DOCUMENT SECTION:
========================
For some reason, today I just have gotten my fill of “experts” trying to sell me on the idea that they have some magic insight on what investments will profit, let alone not lose your money. Whether it is a secret government project, the weather, some new math formula, the truth remains the same: No one knows, and no one can (legally) guarantee these predictions. This advice is similar to someone standing next to you at a gaming table in Las Vegas and telling you which number on a roulette wheel will come up next, or whether it will be odd or even. They just don’t know.

Yet people every day take the word of these people and willingly give away their money. This is a predictable result of the human desire for something for nothing, or, in other words, magic. It certainly is not evil to want to do well in an investment, but there is no shortcut to fully understanding the risk. Even if you have poured over every annual report, visited a company’s factories, suppliers, and customers, and be on a first-name basis with the CEO, there is still no guarantee of success.

You choose to roll the dice, as it were, based on your knowledge. This takes time and persistence. There is no alternative. Trusting someone’s “hot tip” just doesn’t work.
========================
SUPPLIED DATA:

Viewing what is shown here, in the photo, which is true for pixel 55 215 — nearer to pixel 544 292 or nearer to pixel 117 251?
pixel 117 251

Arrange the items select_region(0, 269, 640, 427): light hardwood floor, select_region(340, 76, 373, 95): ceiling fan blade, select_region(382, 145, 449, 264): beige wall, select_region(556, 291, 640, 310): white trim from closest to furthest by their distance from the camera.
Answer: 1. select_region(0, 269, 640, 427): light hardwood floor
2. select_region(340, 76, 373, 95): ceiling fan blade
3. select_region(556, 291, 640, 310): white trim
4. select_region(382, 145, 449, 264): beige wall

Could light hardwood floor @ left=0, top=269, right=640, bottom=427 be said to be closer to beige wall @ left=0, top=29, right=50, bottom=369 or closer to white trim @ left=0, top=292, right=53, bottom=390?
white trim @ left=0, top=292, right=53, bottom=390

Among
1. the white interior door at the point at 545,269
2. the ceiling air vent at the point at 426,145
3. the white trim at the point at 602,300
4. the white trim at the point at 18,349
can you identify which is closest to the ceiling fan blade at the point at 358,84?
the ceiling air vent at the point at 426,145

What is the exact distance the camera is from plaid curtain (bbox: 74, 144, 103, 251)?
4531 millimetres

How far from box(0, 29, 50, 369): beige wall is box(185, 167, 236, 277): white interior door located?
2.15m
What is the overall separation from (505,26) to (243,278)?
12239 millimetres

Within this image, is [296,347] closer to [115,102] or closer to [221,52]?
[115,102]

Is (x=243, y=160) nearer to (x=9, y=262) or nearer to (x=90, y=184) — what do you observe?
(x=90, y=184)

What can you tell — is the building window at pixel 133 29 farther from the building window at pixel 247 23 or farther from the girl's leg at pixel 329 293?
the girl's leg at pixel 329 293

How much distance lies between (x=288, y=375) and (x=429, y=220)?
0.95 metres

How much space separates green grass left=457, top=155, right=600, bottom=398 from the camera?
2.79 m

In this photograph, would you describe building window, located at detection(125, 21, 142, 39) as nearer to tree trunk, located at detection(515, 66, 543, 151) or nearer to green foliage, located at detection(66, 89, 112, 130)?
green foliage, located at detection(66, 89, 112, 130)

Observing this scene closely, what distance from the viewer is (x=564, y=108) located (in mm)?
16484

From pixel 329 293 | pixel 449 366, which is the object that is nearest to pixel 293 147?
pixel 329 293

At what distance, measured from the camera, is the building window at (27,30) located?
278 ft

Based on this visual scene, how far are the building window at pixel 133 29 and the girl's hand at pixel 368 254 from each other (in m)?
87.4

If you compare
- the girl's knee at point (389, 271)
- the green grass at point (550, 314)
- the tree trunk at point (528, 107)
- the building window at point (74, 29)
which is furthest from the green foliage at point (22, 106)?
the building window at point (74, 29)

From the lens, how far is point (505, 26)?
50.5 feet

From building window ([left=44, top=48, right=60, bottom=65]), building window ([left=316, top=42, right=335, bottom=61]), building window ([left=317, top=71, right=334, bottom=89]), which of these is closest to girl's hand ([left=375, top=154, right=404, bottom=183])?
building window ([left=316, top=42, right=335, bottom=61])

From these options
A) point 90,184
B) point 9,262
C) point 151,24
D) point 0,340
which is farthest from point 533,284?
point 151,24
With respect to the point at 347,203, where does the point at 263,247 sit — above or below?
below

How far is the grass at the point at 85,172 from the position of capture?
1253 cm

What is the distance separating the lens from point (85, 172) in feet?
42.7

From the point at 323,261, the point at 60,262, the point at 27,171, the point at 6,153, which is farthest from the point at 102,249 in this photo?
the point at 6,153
========================
DESCRIPTION OF THE TASK: Carry on the piece about investment "experts" and hot tips, starting right after its last sentence. These items have nothing to do with the text about investment "experts."

ANSWER TO THIS EXERCISE:
You will hear of brokers and advisors who do “wonders”. Challenge this. Who will really tell you how much they lost, or will they just tell you about their winners? It is called “survivor’s syndrome”. Remember 2008. Everyone “in the know” was wrong. Warren Buffet, perhaps you are a fan, does the best he can sometimes by not buying, and not losing. Saying “no” can be the at times the best answer. Mutual funds are the worst, since you have the least information about the most firms, and your fund manager always buys. He gets paid too, whether he loses your money or not.

Investments, rather than a stable savings plan with guarantees that Privatized Banking uses, must be made based on your specific, detailed and unbiased knowledge of the opportunity and the risk. This applies to equally to education, home-based business and buying stock in a publicly-traded company. Don’t dishonor your hard-earned money with less diligence.